We then turned to Europe. Dobrynin said that we were the chief obstacle to the European Security Conference idea that they had put forward. I said that they had never explained satisfactorily why it was necessary to have a big conference simply to settle cultural and trade matters. Dobrynin said that it was impossible to please the United States. When they had proposed to Johnson to have a European Security Conference, they had been accused of wanting to settle too much. In this Administration, they were accused of trying to settle too little. He said we were oscillating between being too specific and being too vague.

For example, he simply did not know what we meant by mutual balanced force reductions and, frankly, he had the impression that we didn’t know ourselves what we meant by the term. As an example of how impossible it was to deal with us, he mentioned the luncheon conversation he had had with Elliot Richardson.2 He said Richardson had handed him a State Department working paper on mutual balanced force reductions3 and had asked him to comment on it. Dobrynin replied it was very unusual for a foreign diplomat to comment on a working paper of another foreign office. When he had called this to the attention of Richardson, the latter replied that he needed Dobrynin’s comments in order to bring the military around in our country. I told Dobrynin that I would be ready to talk in concrete details about mutual balanced force reductions later this summer, after we had worked out our own thinking a little more fully.

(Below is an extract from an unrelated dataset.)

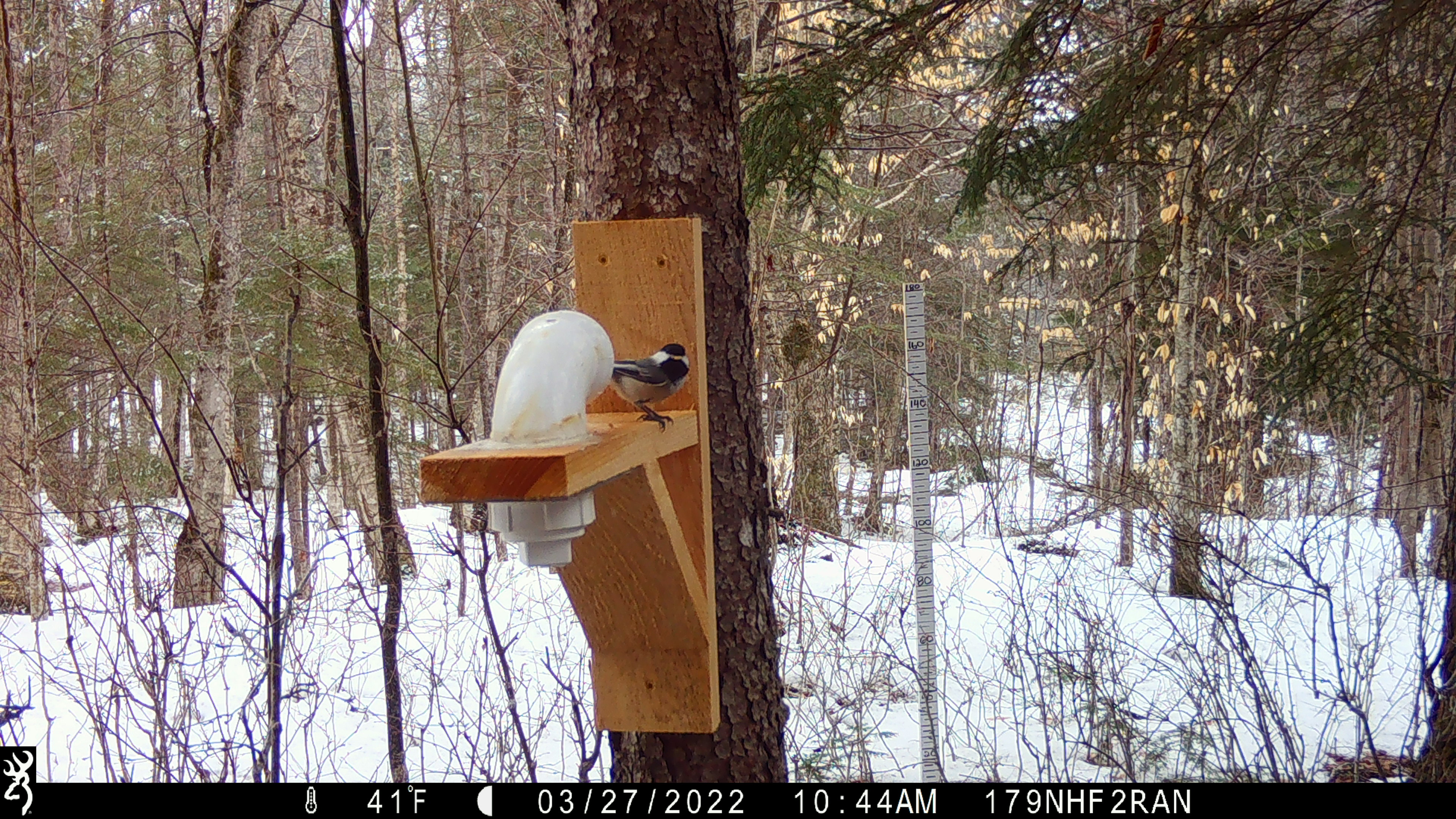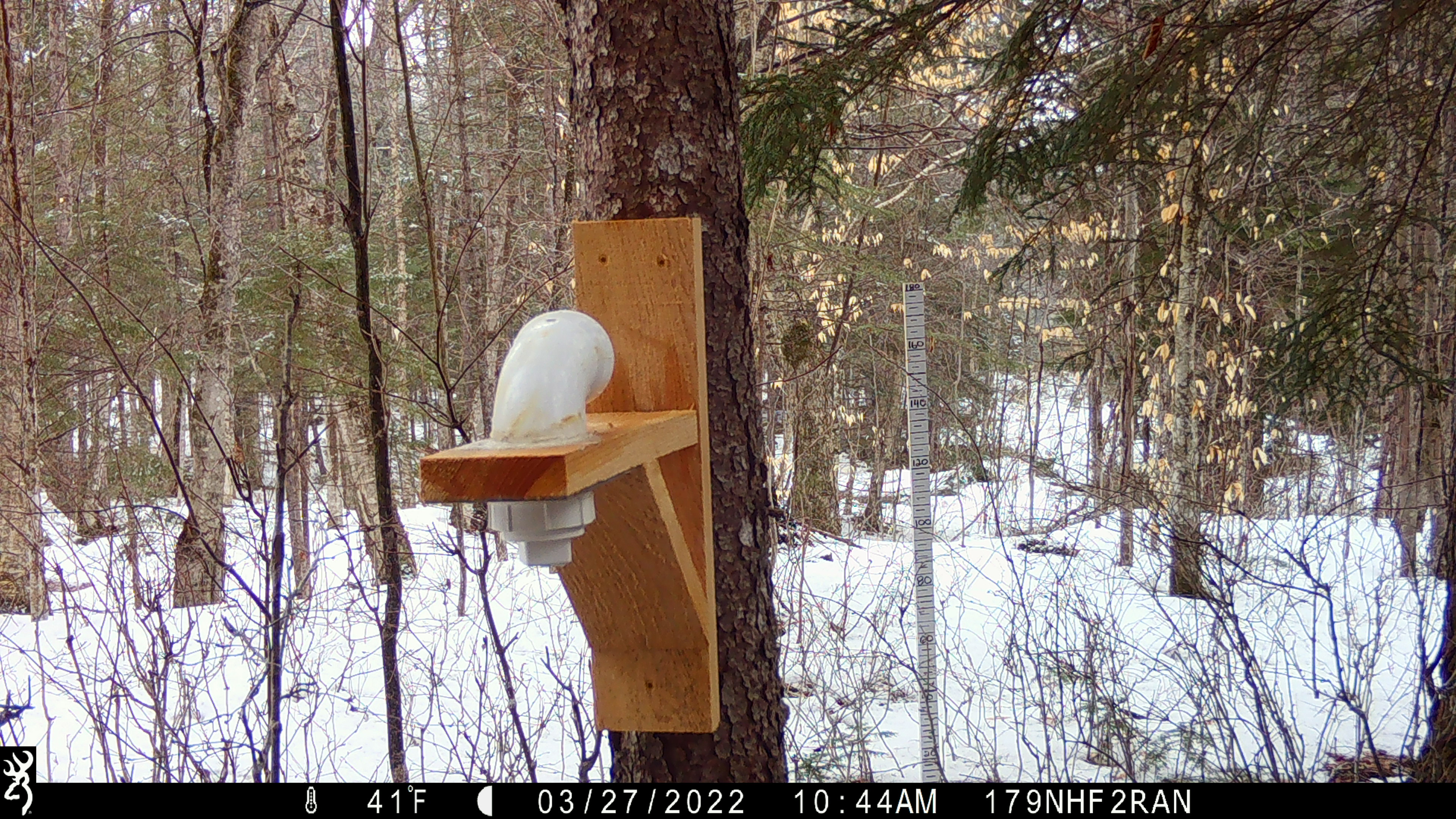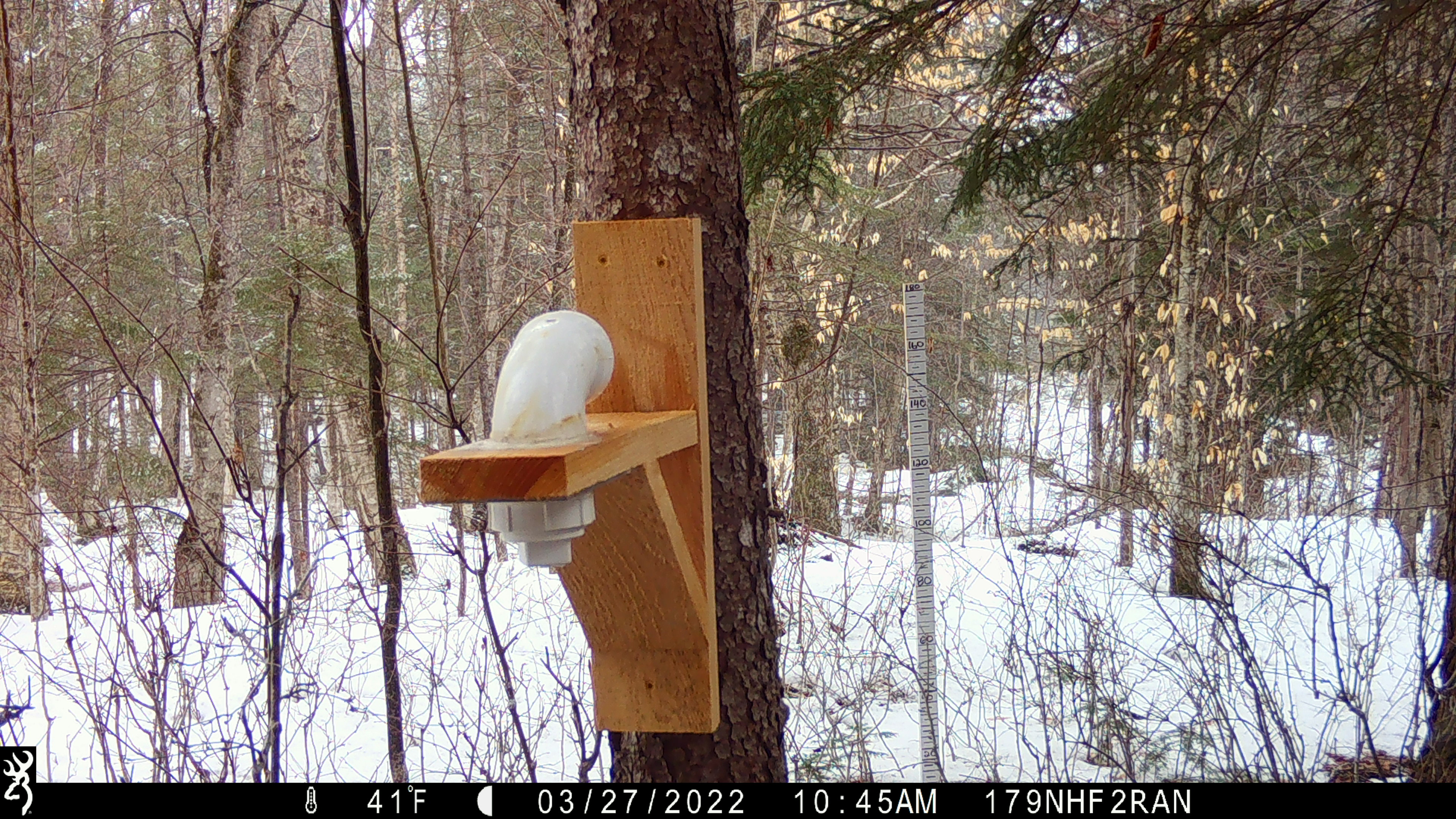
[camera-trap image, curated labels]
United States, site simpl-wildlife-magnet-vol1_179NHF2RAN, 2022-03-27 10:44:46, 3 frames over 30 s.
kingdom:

[Omitted here is discussion of matters other than the European security conference or MBFR.]

  1. Source: National Archives, Nixon Presidential Materials, NSC Files, Box 489, President’s Trip Files, Dobrynin/Kissinger, 1970, Part 2, Vol. I. Top Secret; Sensitive; Nodis. The conversation took place on the Presidential yacht Sequoia. For the full text of the memorandum, see Foreign Relations, 1969–1976, volume XII, Soviet Union, January 1969–October 1970, Document 168.
  2. See Document 26.
  3. The paper consisted of the text of the guidelines printed in full in Document 28.